The company said it would direct a substantial portion of the expenditure targeting ‘teen and 20-something players,’ and audience the company has been trying to develop since launching its GameCube console platform last year.
The focus the effort will be on several new GameCube titles slated for release in the remaining weeks of 2002. These include ‘Metroid Prime’ (teen rated) and the ‘Resident Evil Zero’ (mature). The company said it expects to have 80 game titles added to its GameCue library before the end of the year.
‘As our game library grows to 180 by New Year’s Eve, Nintendo will have the largest concentration ever of games designed for players in their teens, and older,’ said Peter MacDougall, Nintendo sales and marketing executive vice president. ‘By significantly boosting our fourth quarter spending over last year, when we launched the Nintendo GameCube, it’s clear Nintendo is serious about the serious gamer.’
The holiday marketing program will include:
- A 15-city Nintendo Cube Club program presenting live music and game play;
- A celebrity filled Nintendo GameCube anniversary celebration in Hollywood.
- Advertising behind a wide range of older-appeal titles.
- Distribution of over 3 million promotional DVDs with 80-plus minutes of game footage on 25 new titles.
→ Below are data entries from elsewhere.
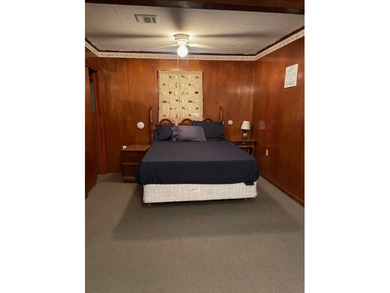 This charming 3-bedroom, 2-bath camp offers the ideal blend of - photo 2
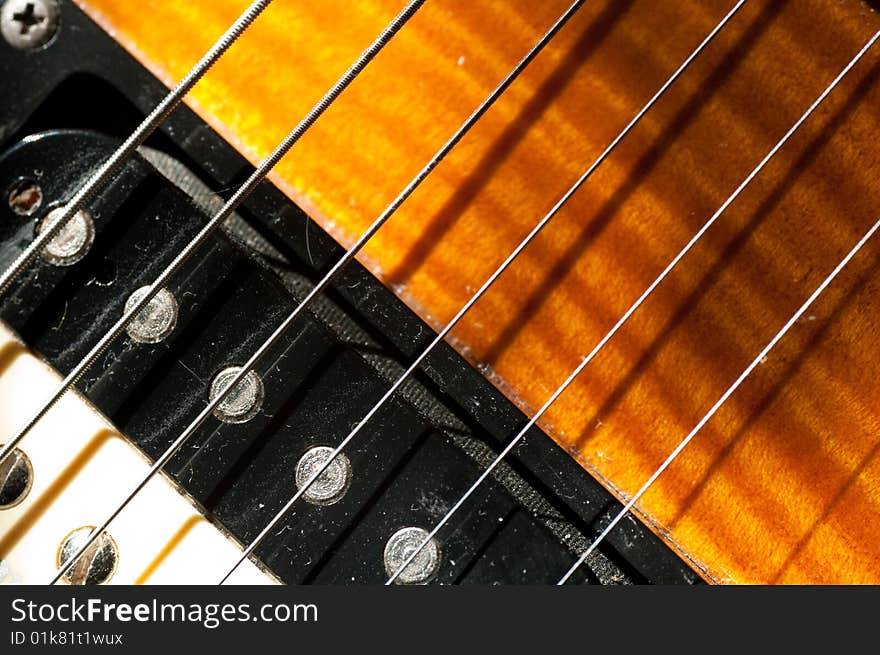 Macro shot of guitar strings, pickups and sunburst finish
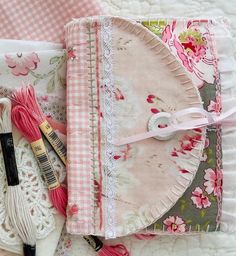 some pink and white items are laying out on the bed together with crochet hooks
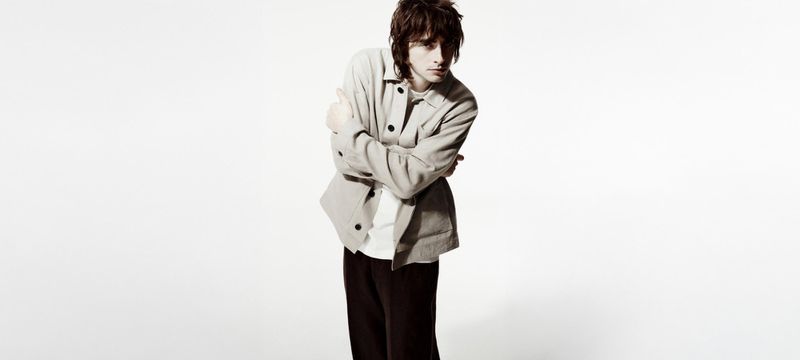 A young adult male poses indoors against a bright white background, wearing a jacket and dark trousers in a medium shot.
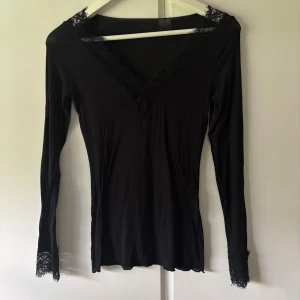 Svart spetsblus från Intimissimi - Svart långärmad blus från Intimissimi med v-ringning och fina spetsdetaljer vid halsringning, axlar och ärmslut. Tunn och mjuk kvalitet med inslag av kashmir för extra lyxig känsla. Perfekt för dig som gillar stilrena och feminina plagg.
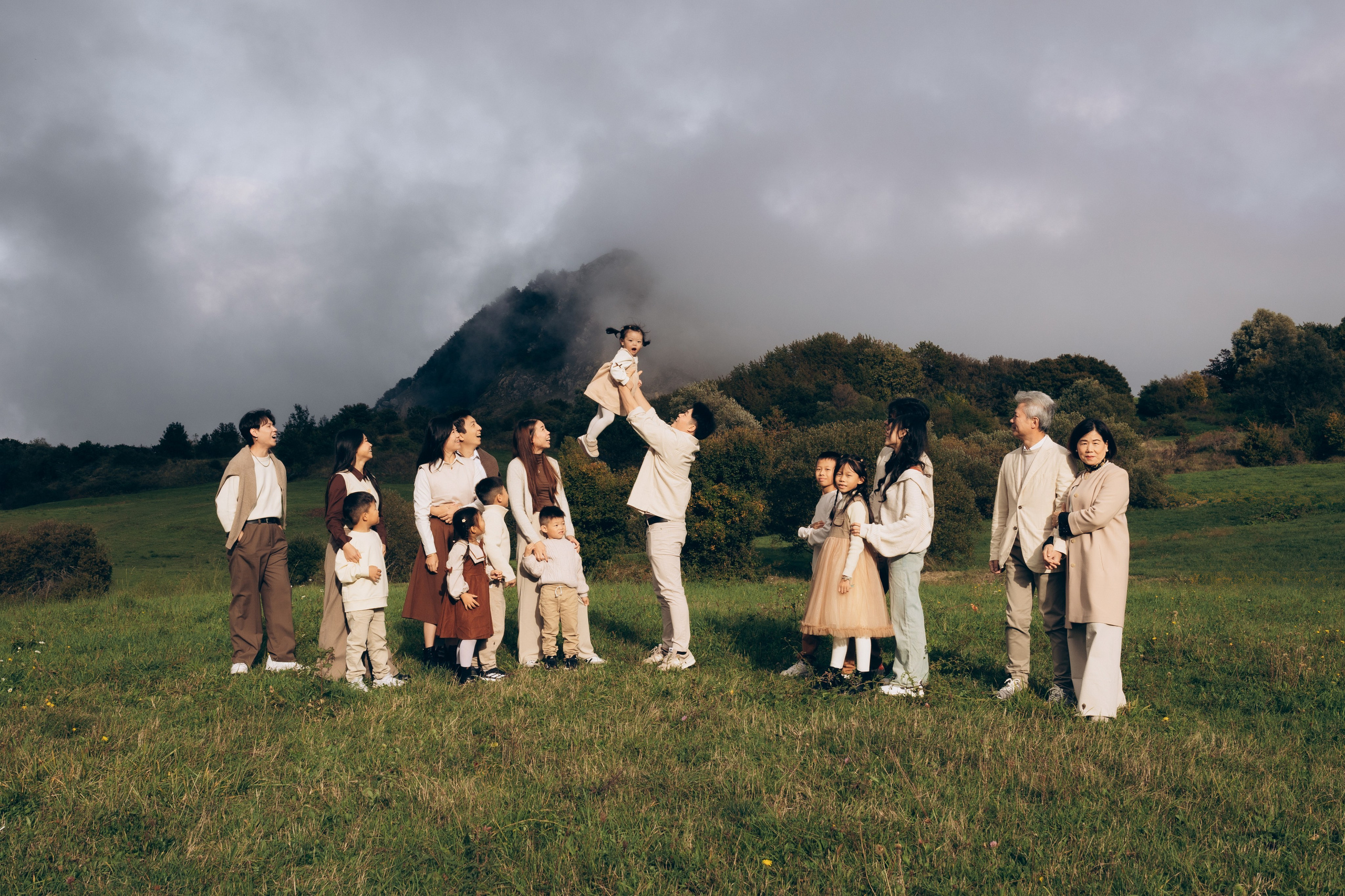 Grande famiglia con bambini su un prato verde tra le montagne di San Marino, più generazioni insieme, padre che solleva un bambino in aria, luce naturale, cielo nuvoloso, fotografia di famiglia spontanea all’aperto.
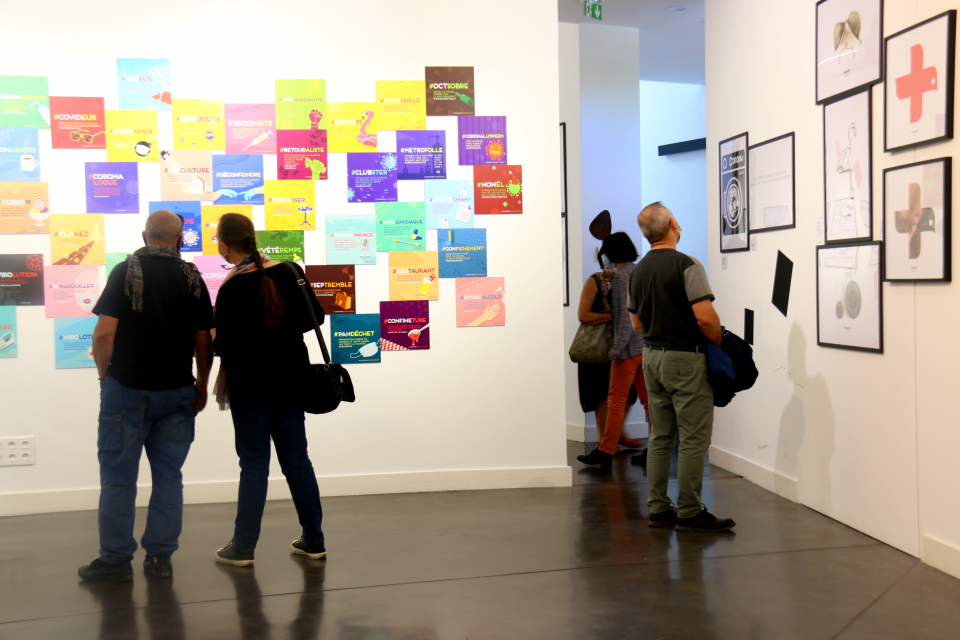 Photo de l'exposition "L’art déconfiné des confinés" au centre du graphisme. Des visiteurs lisent le “Lexique des confinés”. Il s'agit de mini affiche très colorées et visuelles, expliquant certains " mots mêlés" comme "impuichiant".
- Movie theater advertising in Nov. and Dec. on more than 6000 screens.
- Sponsorship of the USSA Snowboarding Grand Prix, from December through April
- Promotional partnerships with Heineken, Keebler and Kraft Easy Mac & Cheese.
- Multi-market radio promotions
- Internet and print advertising
- November distribution of an 80-page, full color consumer booklet at thousands of retail outlets.
The company reported that in August its ‘Super Mario Sunshine’ GameCube titles moved to No. 2 on the sales charts, after only six days on the market. The 2002 U.S. video game market at retail is expected to surpass $10 billion, Nintendo reported.
The company typically spends 60 percent of global marketing budget in the last four months of the year.